The MirrorARCHIVES: Aug 7-13.2003 Vol. 19 No. 8  
The Front

Outside tunes

>> A community support group for prisoners' relatives celebrate Prisoners' Justice Day with music


 

by KEN HECHTMAN

Entering the St-Henri offices and facilities of Continuité familiale auprès des détenues (CFAD), the first impression is of a wrong turn into someone's loft apartment. The reception area is set up to look like a living room. Deliberately so, as the rest of the place follows the same informal theme.

CFAD, a community group that helps mothers and children caught up in the justice system, is a non-institutional organization for people who have spent far too much time in institutions. "We're not professionals and we don't want to be," says funding researcher Tracy Théberge. "We want to be people who help people. Most everyone here has been through the system. Once in a while we hire a skilled worker who hasn't but we try not to."

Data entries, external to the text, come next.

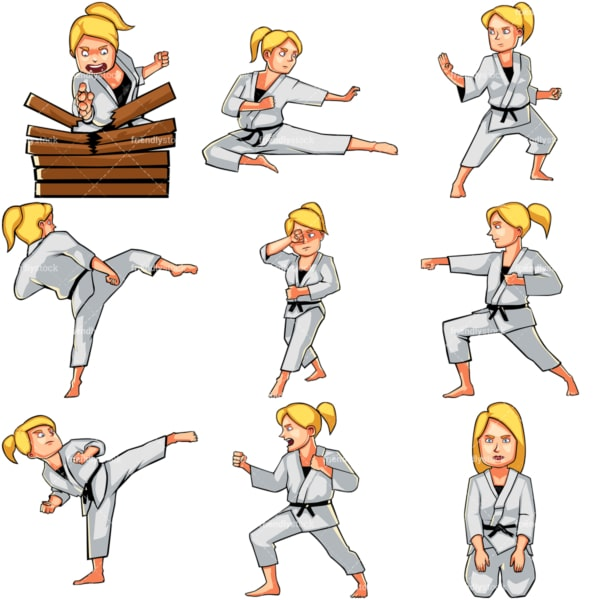 Cartoon woman doing karate. PNG - JPG and vector EPS file formats (infinitely scalable). Images isolated on transparent background.
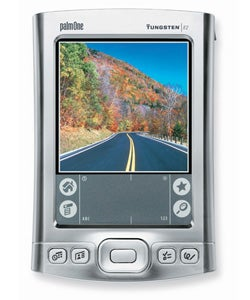 PalmOne Tungsten E2 Handheld PDA (Refurbished)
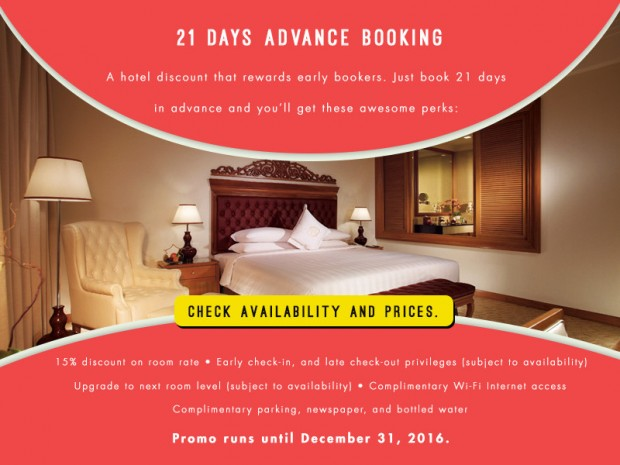 Save 15% Off when Book 21 Days in Advance at The Royale Chulan
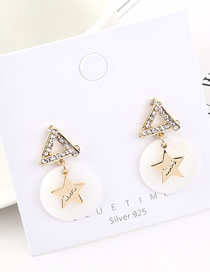 Fashion 14k Gold Resin Star With Diamonds Earrings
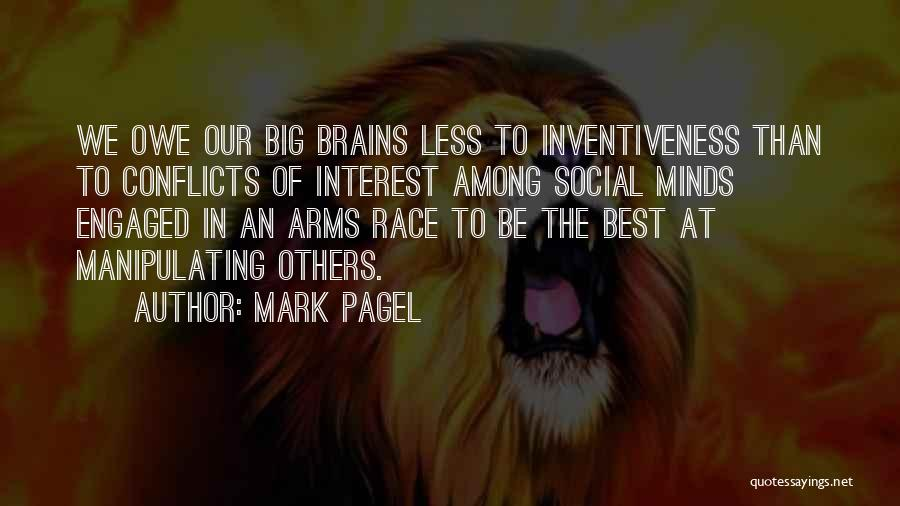 Inventiveness Quotes By Mark Pagel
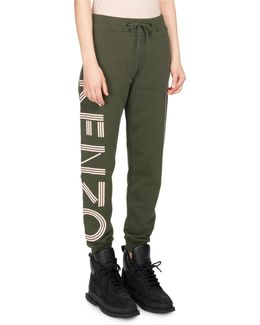 Classic Logo-side Cotton Jogger Pants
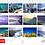 Thumbnail: 2019 Travel Calendar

"We do trailer visits between children and their mothers in Tanguay [women's prison]," says Marvine MacFarlane, describing the range of their services. "We have a food bank and discount clothing bazaar - prices start at a nickel with nothing over a dollar - we teach job skills and training - "

CFAD's cook Carol Lee cuts in, "‘Who was your last employer?' ‘CFAD!' At least we have something to put on our résumé."

"We also run programs and activities to keep the kids off the streets" MacFarlane continues. "Arts and crafts, summer and winter camps, group outings for swimming, fishing, ice-skating. Anything to take their minds off the fact that mommy's in jail."

Her own responsibility is the music program, Courage in Music. "We see that from age 10 on, the kids get into the same problems as their parents. Music detours the mind of the restless child," MacFarlane says. "It gives them a sense of value."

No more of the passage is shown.